----- Text for analysis -----
State Legislative Tracker: Budgets taking shape in several states

From Ballotpedia
Jump to: navigation, search

February 27, 2012

Edited by Greg Janetka

SLP badge.png

This week's tracker features an update on the current status of new budgets in Illinois, Minnesota, South Dakota, Virginia and Washington.


This week 42 out of 50 state legislatures are meeting in regular session. No states are scheduled to convene or adjourn this week.

One state has adjourned for the year, while four states - Montana, Nevada, North Dakota, and Texas - will not hold regular sessions in 2012.

Current sessions capture for the week of February 27, 2012

Regular sessions

See also: Dates of 2012 state legislative sessions

The following states convened their regular legislative sessions:

The following states have ended their regular session:

Click here to see a chart of each state's 2012 session information.

Special sessions

Special sessions were a widespread occurrence in the state legislatures in 2011, in particular due to the necessity of states to conduct the redistricting of state legislative and congressional districts. Overall, in 2011 there were 45 special sessions in 28 states.

There are currently no special sessions scheduled. Thus far, North Carolina is the only state to have held special sessions in 2012.

Snapshot of State Legislatures:
Monday, February 27, 2012
There are 7,384 Total State Legislators
Total Democratic state legislators 3,299 (44.7%)
Total Republican state legislators 3,973 (53.8%)
There are 99 Total State Legislative Chambers
Total Democratic Party-controlled chambers 36
Total Republican Party-controlled chambers 59
Total tied or nonpartisan chambers 4
2012 Session Information
Total Special Elections 8
Total Special Sessions 2

In recess

As of today, February 27, 2 states' sessions are currently in recess:

  • North Carolina - Mid-term recess June 18, 2011 through May 12, 2012[1]
  • Pennsylvania - Short-term recess for budget hearings. Senate returns March 5, House returns March 12[1]

Issues spotlight

New budgets are currently on the top of the agenda in a number of states. Here is an update on recent developments:

  • Illinois - Gov. Pat Quinn (D) issued his proposed budget last week. At his address the governor said the plan reduces agency spending by $425 million from last year. However, Republicans were quick to point out that agency spending only relates to the money that Quinn has the most control over, and that the budget as a whole actually increases spending by $50 million.[2]
  • Minnesota - The state Management and Budget Office is scheduled to release an updated budget forecast on Wednesday. The last update in December forecasted a projected $876 million surplus, a welcome surprise after years of deficits. Leaders are once again predicting a surplus. If that happens the extra money will automatically go toward rebuilding the state's reserves and helping to pay back money borrowed from K-12 schools.[3]
  • South Dakota - Last Friday the Joint Appropriations Committee announced that, due to the improving state economy, revenue estimates for the current year will be approximately $12 million higher than Gov. Dennis Daugaard predicted in his budget proposal back in December. The estimates for the new budget year that begins July 1 show revenue will be some $10 million higher than projected.[4] Republican leaders say the money will most likely go toward education, medical services, or the state's reserve fund.[5]
  • Virginia - With the state Senate evenly divided, Democrats and Republicans appear headed for a budget showdown. Republicans used the tie-breaking vote of Lieutenant Governor Bill Bolling to claim control of the chamber, but a budget plan will need Democratic support in order to pass. Democrats, in exchange for their support on the budget, want a power-sharing agreement in the chamber. The Senate and House are both expected to vote on their respective budget plans on Thursday.[6]
  • Washington - House Democrats released their budget plan last week. In order to meet the nearly $1 billion shortfall, the plan relies on delaying $405 million in payments to schools until the new budget year begins in July 2013. It also cuts $65 million from higher education and $224 million from health care and human services programs. Republicans accuse Democrats of simply continuing to kick the budget problem down the road, ultimately making it worse.[7]


See also: State legislative elections, 2012 and State legislative elections results, 2012
2012 badge.jpg

A total of 86 of the 99 chambers will hold state legislative elections on November 6, 2012.
----- Data -----
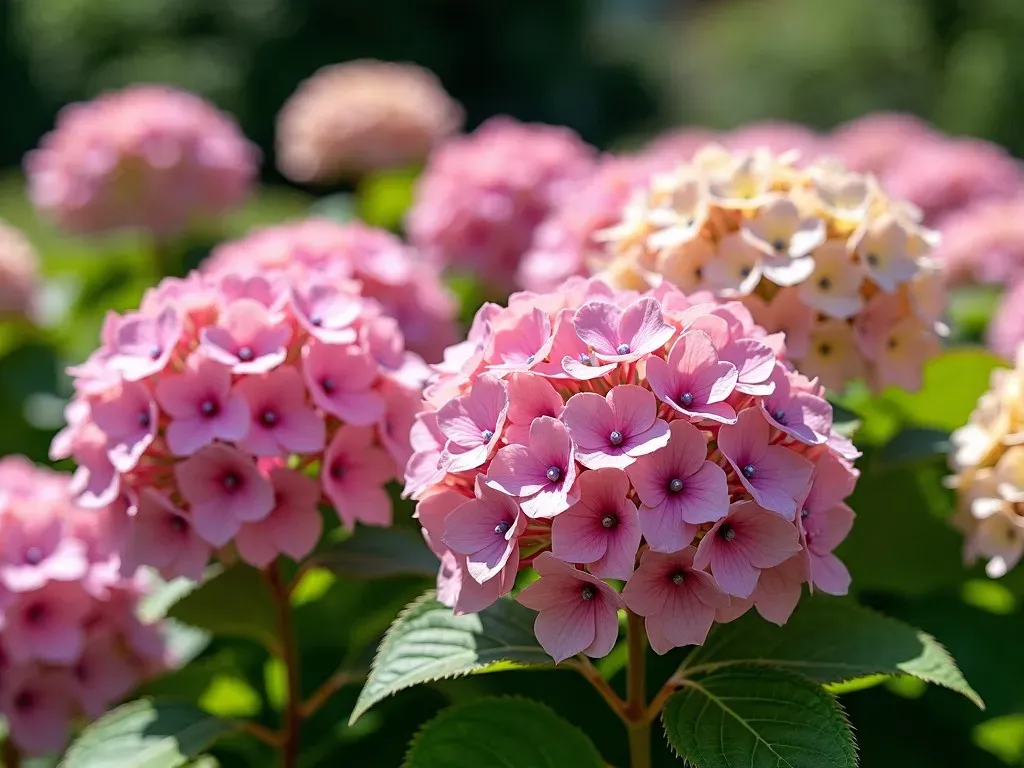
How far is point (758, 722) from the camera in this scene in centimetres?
100

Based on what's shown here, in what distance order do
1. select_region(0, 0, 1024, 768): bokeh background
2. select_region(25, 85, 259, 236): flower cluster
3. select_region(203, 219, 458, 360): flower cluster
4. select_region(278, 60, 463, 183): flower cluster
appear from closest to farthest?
select_region(203, 219, 458, 360): flower cluster, select_region(25, 85, 259, 236): flower cluster, select_region(278, 60, 463, 183): flower cluster, select_region(0, 0, 1024, 768): bokeh background

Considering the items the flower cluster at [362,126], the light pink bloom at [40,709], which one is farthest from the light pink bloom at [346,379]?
the flower cluster at [362,126]

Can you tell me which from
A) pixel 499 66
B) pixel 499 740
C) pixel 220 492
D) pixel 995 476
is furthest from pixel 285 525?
pixel 499 66

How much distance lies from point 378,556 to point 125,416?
1.06 ft

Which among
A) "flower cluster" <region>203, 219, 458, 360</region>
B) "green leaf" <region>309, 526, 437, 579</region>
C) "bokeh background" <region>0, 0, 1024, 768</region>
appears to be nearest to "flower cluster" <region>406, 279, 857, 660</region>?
"green leaf" <region>309, 526, 437, 579</region>

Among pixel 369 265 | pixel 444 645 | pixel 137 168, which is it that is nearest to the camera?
pixel 444 645

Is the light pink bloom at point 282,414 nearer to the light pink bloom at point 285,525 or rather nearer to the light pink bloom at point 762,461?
the light pink bloom at point 285,525

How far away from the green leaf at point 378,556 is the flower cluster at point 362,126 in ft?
5.84

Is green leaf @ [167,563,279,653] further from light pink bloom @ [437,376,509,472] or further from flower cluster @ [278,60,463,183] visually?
flower cluster @ [278,60,463,183]

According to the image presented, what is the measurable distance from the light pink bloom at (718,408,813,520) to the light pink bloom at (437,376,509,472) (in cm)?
19

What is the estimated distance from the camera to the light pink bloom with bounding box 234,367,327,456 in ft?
3.79

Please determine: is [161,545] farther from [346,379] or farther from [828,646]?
[828,646]

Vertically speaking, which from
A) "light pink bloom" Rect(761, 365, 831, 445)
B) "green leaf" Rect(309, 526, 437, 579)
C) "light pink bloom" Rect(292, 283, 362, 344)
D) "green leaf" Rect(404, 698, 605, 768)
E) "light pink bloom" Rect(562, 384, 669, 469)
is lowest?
"green leaf" Rect(309, 526, 437, 579)

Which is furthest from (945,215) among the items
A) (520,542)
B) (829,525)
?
(520,542)
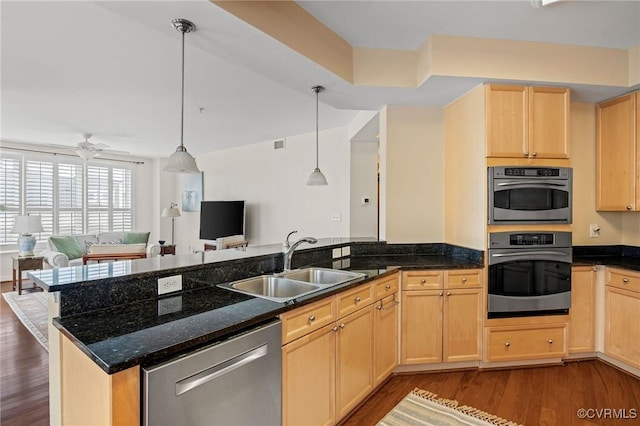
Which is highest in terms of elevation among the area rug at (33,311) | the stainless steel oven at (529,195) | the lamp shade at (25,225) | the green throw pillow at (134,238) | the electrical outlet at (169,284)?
the stainless steel oven at (529,195)

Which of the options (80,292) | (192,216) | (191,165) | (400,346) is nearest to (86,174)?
(192,216)

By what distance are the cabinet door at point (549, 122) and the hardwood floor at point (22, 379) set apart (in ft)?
13.3

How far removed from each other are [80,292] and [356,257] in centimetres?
219

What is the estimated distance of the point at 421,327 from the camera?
2604mm

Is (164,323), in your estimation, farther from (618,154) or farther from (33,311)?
(33,311)

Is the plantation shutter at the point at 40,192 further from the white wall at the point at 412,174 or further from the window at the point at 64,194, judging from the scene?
the white wall at the point at 412,174

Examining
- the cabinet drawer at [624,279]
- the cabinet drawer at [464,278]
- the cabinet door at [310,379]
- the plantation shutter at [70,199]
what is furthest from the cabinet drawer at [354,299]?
the plantation shutter at [70,199]

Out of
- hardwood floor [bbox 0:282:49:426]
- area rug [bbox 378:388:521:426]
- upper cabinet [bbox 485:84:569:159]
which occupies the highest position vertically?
upper cabinet [bbox 485:84:569:159]

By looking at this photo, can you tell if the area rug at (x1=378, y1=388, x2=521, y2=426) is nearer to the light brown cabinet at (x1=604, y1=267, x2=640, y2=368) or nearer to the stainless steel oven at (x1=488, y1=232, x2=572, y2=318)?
the stainless steel oven at (x1=488, y1=232, x2=572, y2=318)

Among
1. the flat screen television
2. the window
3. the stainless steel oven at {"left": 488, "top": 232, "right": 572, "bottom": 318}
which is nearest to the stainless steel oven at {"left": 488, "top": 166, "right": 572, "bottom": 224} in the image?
the stainless steel oven at {"left": 488, "top": 232, "right": 572, "bottom": 318}

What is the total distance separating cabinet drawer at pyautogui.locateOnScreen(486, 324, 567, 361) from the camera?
8.63 ft

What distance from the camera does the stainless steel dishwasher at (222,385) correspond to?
1.06 metres

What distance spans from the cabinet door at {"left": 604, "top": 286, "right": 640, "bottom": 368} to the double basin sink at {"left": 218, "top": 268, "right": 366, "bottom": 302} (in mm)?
2243

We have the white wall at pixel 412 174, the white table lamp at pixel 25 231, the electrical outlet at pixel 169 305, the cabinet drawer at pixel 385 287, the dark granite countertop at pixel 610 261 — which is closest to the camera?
the electrical outlet at pixel 169 305
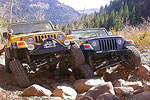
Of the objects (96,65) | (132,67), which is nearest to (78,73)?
(96,65)

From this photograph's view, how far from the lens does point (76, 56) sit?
5.92 m

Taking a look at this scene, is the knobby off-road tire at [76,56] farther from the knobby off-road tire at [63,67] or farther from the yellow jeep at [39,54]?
the knobby off-road tire at [63,67]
-----
Activity list:
1. In the state legislative tracker, how much does the Washington House Democrats' budget plan cut from higher education?
2. Reproduce the passage of the state legislative tracker from "See also: Dates" up to and including "in 28 states.".

Solved problems:
1. $65 million.

2.
See also: Dates of 2012 state legislative sessions

The following states convened their regular legislative sessions:

The following states have ended their regular session:

Click here to see a chart of each state's 2012 session information.

Special sessions

Special sessions were a widespread occurrence in the state legislatures in 2011, in particular due to the necessity of states to conduct the redistricting of state legislative and congressional districts. Overall, in 2011 there were 45 special sessions in 28 states.